## Page excerpt
——

Sprint will deploy “a few thousand towers” as it significantly ups spending on its network over the next two years, CFO Tarek Robbiati said Tuesday. But that won’t prevent the carrier from balancing its free cash flow over the next two fiscal years.
Sprint will pour $5 billion to $6 billion into its network in fiscal year 2018, SoftBank CEO Masayoshi Son said last month, effectively tripling its recent capex. Robbiati said Tuesday at an investor conference that capex amount will likely be maintained for the following year, but the carrier’s financial footing is solid enough that adjusted free cash flow should be “around breakeven” despite the spending hike.
Sprint’s fiscal 2018 will start in April.
“So, if you look at our operating cash flow, we generated $3.2 billion in the first half (of fiscal year 2017),” Robbiati said, according to a Seeking Alpha transcript. “The whole of last year we generated $4.2 billion. This year, from a capex standpoint, we are targeting $3.5 billion to $4 billion of capex, which is $2 billion more than the prior year, right? So we have the headroom to invest more. Next year it’s going to be a similar story … We are equipping ourselves from a financing standpoint to be able to manage the impact that capex investment will have around cash.”

——

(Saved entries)
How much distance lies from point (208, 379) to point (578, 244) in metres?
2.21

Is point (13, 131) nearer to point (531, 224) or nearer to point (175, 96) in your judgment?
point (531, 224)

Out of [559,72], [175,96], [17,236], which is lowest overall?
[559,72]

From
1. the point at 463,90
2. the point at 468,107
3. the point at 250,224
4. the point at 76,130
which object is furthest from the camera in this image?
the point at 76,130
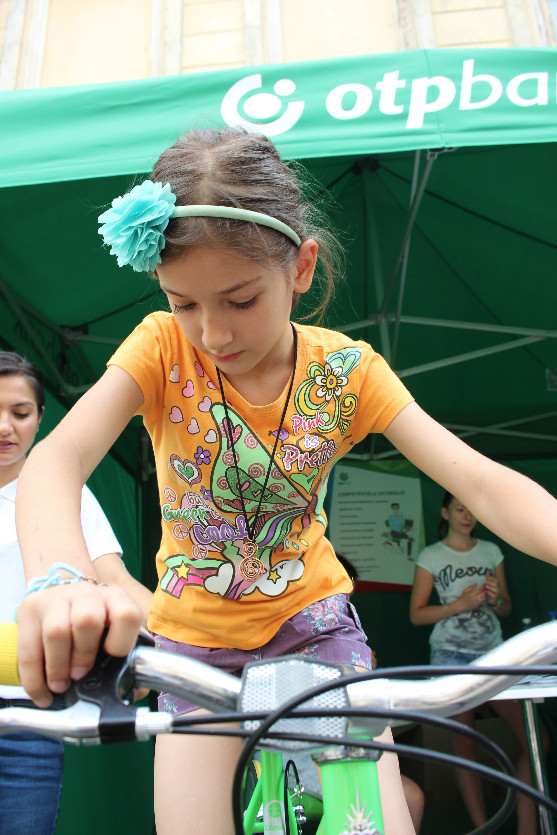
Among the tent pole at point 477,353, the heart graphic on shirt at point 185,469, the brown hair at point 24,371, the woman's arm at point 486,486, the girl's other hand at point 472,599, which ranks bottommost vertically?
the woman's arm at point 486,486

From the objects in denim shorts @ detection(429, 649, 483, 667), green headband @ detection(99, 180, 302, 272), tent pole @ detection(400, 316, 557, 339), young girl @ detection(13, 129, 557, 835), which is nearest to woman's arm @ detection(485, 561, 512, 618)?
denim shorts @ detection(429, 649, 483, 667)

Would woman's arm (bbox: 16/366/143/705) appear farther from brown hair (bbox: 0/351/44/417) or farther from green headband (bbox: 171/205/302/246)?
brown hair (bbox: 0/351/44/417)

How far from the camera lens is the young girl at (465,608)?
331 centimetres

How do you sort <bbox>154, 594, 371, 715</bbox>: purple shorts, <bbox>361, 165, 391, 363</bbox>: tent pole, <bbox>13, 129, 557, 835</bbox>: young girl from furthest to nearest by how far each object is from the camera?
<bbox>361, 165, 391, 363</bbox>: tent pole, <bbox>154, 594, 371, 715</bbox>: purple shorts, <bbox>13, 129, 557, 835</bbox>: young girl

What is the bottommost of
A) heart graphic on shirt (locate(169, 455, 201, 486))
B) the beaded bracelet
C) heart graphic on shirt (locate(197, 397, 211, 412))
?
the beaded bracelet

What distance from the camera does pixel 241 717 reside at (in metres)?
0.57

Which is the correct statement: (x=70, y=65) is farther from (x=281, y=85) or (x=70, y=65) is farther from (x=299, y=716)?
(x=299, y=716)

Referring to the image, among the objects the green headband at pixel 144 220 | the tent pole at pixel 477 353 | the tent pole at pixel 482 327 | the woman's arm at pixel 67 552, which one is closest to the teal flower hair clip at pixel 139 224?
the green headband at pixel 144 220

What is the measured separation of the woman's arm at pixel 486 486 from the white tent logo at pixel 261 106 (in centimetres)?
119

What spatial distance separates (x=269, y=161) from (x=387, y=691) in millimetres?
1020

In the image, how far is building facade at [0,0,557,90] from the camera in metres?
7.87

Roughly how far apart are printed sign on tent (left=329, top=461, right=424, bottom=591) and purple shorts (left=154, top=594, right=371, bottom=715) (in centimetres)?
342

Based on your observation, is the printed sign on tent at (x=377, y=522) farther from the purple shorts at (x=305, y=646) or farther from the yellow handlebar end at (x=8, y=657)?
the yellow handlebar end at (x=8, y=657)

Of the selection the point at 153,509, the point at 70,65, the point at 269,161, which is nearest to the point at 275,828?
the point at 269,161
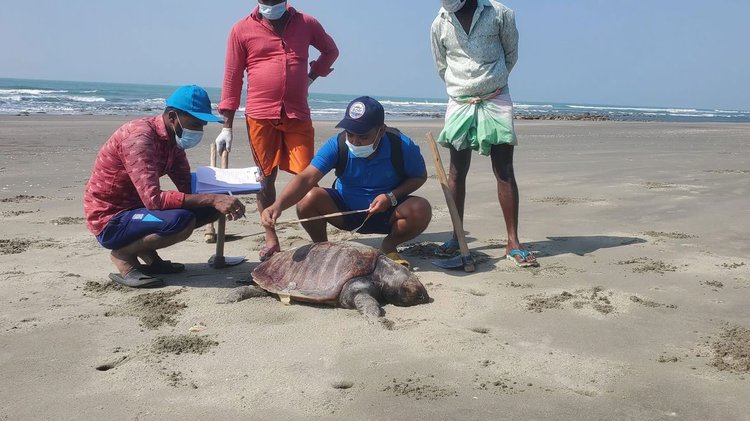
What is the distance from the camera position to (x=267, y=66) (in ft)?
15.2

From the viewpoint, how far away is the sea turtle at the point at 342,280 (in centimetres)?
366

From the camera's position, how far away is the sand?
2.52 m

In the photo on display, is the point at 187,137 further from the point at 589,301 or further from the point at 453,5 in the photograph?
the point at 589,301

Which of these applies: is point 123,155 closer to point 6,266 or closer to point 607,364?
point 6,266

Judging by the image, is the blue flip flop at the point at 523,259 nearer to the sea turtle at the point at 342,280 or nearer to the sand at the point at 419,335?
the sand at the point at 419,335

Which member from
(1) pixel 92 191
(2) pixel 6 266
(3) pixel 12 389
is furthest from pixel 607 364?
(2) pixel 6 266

——

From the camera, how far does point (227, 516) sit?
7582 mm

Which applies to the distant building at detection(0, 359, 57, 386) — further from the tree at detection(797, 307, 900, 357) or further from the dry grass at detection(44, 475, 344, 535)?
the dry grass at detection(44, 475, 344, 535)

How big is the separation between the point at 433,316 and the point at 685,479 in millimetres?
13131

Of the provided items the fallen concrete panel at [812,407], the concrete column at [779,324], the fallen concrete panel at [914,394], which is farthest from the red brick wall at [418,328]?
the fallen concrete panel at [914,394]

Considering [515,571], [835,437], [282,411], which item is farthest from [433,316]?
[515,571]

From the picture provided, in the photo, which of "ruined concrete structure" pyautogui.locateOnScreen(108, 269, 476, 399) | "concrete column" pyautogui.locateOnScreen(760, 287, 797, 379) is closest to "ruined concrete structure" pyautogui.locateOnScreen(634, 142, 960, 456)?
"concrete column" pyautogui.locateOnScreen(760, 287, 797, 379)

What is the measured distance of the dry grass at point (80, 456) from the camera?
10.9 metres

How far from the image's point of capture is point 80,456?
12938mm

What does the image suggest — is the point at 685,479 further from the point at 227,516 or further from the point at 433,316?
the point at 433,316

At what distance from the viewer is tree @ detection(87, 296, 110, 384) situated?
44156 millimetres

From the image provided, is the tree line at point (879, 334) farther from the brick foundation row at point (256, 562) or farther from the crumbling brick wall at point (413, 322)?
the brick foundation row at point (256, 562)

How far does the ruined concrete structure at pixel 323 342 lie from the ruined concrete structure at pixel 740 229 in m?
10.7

——

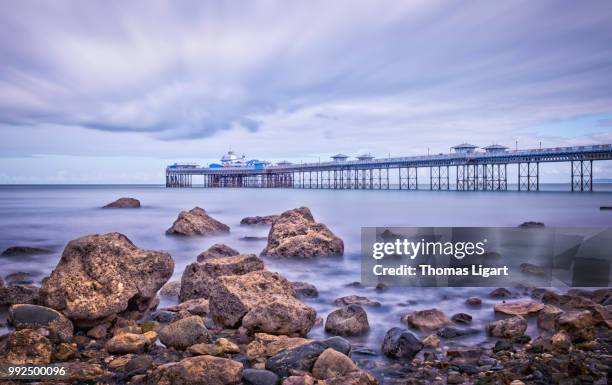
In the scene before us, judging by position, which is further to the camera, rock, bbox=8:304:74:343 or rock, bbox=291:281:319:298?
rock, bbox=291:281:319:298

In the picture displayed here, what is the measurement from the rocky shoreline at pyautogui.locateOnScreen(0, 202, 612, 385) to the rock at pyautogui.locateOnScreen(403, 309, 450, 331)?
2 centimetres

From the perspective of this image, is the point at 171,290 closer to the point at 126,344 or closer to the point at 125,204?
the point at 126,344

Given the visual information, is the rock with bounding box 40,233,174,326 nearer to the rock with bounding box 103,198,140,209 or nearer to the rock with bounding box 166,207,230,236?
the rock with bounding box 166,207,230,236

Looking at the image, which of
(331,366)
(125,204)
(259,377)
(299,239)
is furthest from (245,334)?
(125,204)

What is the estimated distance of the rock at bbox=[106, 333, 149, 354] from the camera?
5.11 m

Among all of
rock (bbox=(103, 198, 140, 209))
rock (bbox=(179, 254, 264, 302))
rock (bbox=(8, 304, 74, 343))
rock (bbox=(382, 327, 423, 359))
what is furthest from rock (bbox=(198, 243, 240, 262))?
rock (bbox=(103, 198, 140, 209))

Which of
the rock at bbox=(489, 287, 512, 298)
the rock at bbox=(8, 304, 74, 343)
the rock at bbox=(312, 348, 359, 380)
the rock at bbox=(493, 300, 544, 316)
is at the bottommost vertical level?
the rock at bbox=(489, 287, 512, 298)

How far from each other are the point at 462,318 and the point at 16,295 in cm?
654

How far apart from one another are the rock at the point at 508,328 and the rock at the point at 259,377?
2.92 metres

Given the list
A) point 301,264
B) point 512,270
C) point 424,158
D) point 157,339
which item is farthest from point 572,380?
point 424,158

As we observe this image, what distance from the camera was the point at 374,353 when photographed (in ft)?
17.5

——

## Tasks for this exercise
**A)** Name every company or organization mentioned in the article on Sprint's network spending.
**B)** Write the next portion of the article on Sprint's network spending, starting after its final paragraph.

## Answer section
**A)** Sprint, SoftBank, Seeking Alpha

**B)**
Sprint has been criticized for trying to cut costs by focusing on small cells to densify its network, minimizing its spending on traditional towers. But that strategy hasn’t always been as effective as the carrier hoped, CEO Marcelo Claure said last month, and Sprint will make macrocells a higher priority as capex ramps up.
Robbiati confirmed that strategy, saying the operator is pursuing a “neighborhood expansion” that will focus primarily on shoring up capacity within its existing footprint rather than expanding coverage. The CFO outlined plans add “a few thousand” more towers and add tri-band support to all its towers and deploy Massive MIMO.
But Robbiati also noted that Sprint doesn’t plan to sustain that capex level beyond the next two fiscal years.
“This isn’t, I would say, the average normalized level of capex spend,” he noted, adding that capex would return to a range of $4 billion to $5 billion. “It’s above it. So this will be coming down over the upcoming years.”